Readers quickly answered Fred Pohl’s plea for help fixing Wikipedia’s article about opera singer Toti dal Monte:
…I saw [her] performance in 1945, and I’m absolutely positive of the date because, although I was in Italy before that, it was 1945 before I could wander around Naples on my own. But I looked up Toti in the Wikipedia the other day, and it says flatly that she retired in 1943.
So what do I do about that gross error?
They answered so quickly, in fact, I imagined fans screaming “Wait, Fred, no-o-o-o-o!” at their computer screens as they hurried to save him before he innocently ran afoul of Wikipedia policies and suffered some rude remarks by Wikipedia’s vigilante editors.

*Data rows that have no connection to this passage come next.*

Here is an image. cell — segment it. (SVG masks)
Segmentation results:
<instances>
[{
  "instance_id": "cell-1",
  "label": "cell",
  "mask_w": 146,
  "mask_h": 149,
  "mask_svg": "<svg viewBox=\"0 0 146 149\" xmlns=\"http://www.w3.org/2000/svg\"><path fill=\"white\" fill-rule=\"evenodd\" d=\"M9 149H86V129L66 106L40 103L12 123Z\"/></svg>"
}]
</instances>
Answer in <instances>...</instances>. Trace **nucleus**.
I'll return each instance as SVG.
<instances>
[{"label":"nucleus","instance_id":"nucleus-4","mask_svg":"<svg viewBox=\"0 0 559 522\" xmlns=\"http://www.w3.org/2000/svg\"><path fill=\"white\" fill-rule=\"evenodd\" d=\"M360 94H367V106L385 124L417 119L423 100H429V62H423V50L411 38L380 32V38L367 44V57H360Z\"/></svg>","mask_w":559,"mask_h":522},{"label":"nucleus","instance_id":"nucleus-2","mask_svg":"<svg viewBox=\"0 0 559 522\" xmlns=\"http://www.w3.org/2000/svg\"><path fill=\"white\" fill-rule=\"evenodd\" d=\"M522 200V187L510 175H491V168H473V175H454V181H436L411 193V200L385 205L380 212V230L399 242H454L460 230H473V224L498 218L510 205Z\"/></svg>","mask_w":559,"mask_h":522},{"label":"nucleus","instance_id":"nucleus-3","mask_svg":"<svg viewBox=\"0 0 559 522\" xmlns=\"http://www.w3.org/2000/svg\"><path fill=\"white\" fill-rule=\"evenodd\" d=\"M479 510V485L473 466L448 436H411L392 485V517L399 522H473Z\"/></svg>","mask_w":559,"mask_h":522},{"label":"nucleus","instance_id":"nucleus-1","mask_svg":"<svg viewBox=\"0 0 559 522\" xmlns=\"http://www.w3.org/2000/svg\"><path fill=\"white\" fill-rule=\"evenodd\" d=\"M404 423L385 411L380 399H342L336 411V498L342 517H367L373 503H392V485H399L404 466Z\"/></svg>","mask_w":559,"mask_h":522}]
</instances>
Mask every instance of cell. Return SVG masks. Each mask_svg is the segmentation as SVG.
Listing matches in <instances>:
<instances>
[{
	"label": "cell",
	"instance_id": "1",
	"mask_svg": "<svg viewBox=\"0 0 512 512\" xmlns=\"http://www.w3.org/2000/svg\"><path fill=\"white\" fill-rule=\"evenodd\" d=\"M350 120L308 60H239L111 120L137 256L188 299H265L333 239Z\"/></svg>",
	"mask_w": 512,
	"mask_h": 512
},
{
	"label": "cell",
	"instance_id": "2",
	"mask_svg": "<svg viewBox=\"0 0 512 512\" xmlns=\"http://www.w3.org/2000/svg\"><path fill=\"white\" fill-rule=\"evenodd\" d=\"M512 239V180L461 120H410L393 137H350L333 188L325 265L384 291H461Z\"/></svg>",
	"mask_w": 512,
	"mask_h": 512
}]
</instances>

For there’s disappointment in store for anyone who naïvely thinks he will be allowed to add facts to “the free encyclopedia that anyone can edit” simply because he personally witnessed them occur. Wikipedia policy sharply curtails the use of primary sources, bluntly commanding: “Do not add unsourced material from your personal experience, because that would make Wikipedia a primary source of that material.”
Stop and think for a moment. Fans took it for granted that even the testimony of Fred Pohl, subject of his own Wikipedia article, and editor of the Hugo-winning prozine If, subject of another Wikipedia featured article, would be treated as having no credibility. I find it remarkable to see so many science fiction fans passively accepting – enabling – this silly state of affairs.
And no, Fred could not satisfy the policy by citing his blog as the source because that would violate a different policy.
I didn’t always know this. I found out when John King Tarpinian wrote an eyewitness account of Carla Laemmle’s 100th birthday event and I added the information to her Wikipedia article, citing my blog. Here’s what I added:
On October 20, 2009, she celebrated her 100th birthday with a guestlist which included Ray Bradbury, George Clayton Johnson, Bela Lugosi, Jr., Sara Karloff and Ron Chaney.
Sometime later I revisited my addition and found it changed to “.” An editor going by the handle “DreamGuy” had eliminated the cited link to File 770. When questioned, he pointed out that blogs do not meet the criteria of WP:RS policy for reliable sources, and added this shot:
It’s just some blog with no history of expertise or reliability. If that page can be used as a source, then any page on the Internet by anyone could be, and that’s not how an encyclopedia works.
Yes, the internet never stops proving how good manners suffer when people are allowed to work anonymously. Though even I had to laugh at DreamGuy’s final fling of Wiki hypocrisy — he left my line untouched, deleting only my citation. Yes, the source was too unreliable for Wikipedia to mention, but he kept the information the source provided!
How ironic is it that the Internet’s leading online encylopedia privileges the printed page above anything else? Why can’t Wikipedia’s corps of editors learn enough about their fields to recognize credible sources when they see them? Obviously, publishing house editorial staffs have had to learn those skills.
Wikipedia is also plagued with “editors” who get their rocks off deleting other people’s contributions. Within the past week a Wikipedia editor has been gunning down entries for America’s most famous and historic science fiction clubs.
Articles about the Northwest Science Fiction Society of Seattle and the Philadelphia Science Fiction Society have recently been deleted, the former by request of an editor whose handle is RadioFan, the latter by request of RHaworth.
A list at the WikiProject Science Fiction page shows RadioFan also wants to delete entries for the Bay Area Science Fiction Association, Orange County Science Fiction Club, Ottawa Science Fiction Society.
While I was at it I checked the entries for several other clubs and found RadioFan has also recommended deletion of the articles for LASFS and NESFA.
It’s not as though fandom needs acknowledgement by the Wikipedia. What offends me is how easily some jackass can vandalize all the work people have done on these entries over the years.
Don’t let the vast dimensions of the Wikipedia project blur your understanding of what it is – a social milieu that’s actually quite similar to science fiction fandom with both the good and bad parts, the bad including the familiar dominance games, passive-aggressive behavior, and people at odds with each other. The Wikipedia is just a very bad clubzine, where quality is sacrificed because it is a battleground for rival members, driving off potential contributors, and leading participants to problem-solve by enacting rules that blindly cause as many problems as they suppress.